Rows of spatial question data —
■ ■ ■ ■

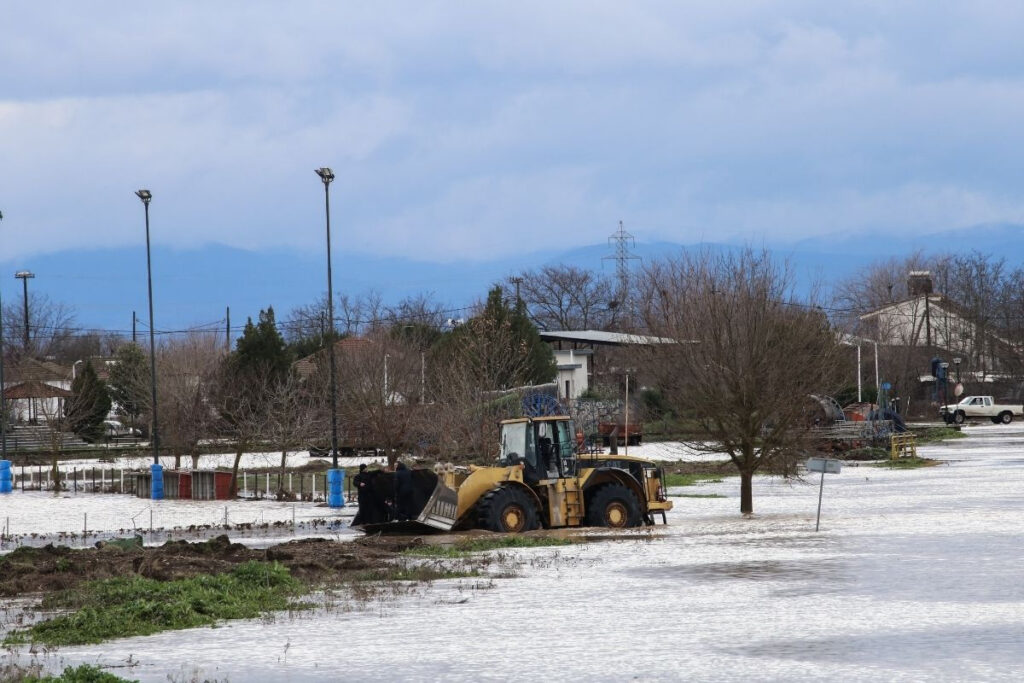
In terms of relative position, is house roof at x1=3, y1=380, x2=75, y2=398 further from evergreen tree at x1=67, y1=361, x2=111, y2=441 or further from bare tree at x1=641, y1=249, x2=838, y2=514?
bare tree at x1=641, y1=249, x2=838, y2=514

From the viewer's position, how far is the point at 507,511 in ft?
98.1

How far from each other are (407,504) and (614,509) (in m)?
4.22

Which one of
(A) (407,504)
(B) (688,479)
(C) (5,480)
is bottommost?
(B) (688,479)

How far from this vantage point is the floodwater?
15.2 m

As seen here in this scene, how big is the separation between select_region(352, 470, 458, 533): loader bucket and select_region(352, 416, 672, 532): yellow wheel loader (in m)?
0.02

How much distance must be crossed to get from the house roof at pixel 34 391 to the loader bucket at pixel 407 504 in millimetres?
51982

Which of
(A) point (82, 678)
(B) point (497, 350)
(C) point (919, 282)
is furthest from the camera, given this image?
(C) point (919, 282)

■ ■ ■ ■

Do this —
Swap every "house roof" in the rows above for "rooftop" and give the rows again with nothing else changed. Omit the pictures.

Exercise solution —
In terms of relative position, is rooftop at x1=3, y1=380, x2=75, y2=398 further from evergreen tree at x1=67, y1=361, x2=111, y2=441 or further from bare tree at x1=641, y1=249, x2=838, y2=514?
bare tree at x1=641, y1=249, x2=838, y2=514

From the viewer's position, how far is the point at 507,511 in ft?
98.1

How far from each other are (407,504) and (614,509) (in m)?
4.22

Which one of
(A) (407,504)
(B) (688,479)
(C) (5,480)
is bottommost?
(B) (688,479)

How far from this vantage point is the floodwater?
15.2 m

As seen here in this scene, how big is the separation between select_region(352, 470, 458, 533): loader bucket and select_region(352, 416, 672, 532): yellow wheel loader (in m)?
0.02

How much distance must be crossed to get from the rooftop at pixel 34 391 to the loader bucket at pixel 407 504 in millimetres?
51982

Which of
(A) point (82, 678)
(B) point (497, 350)
(C) point (919, 282)
is furthest from the camera, given this image?
(C) point (919, 282)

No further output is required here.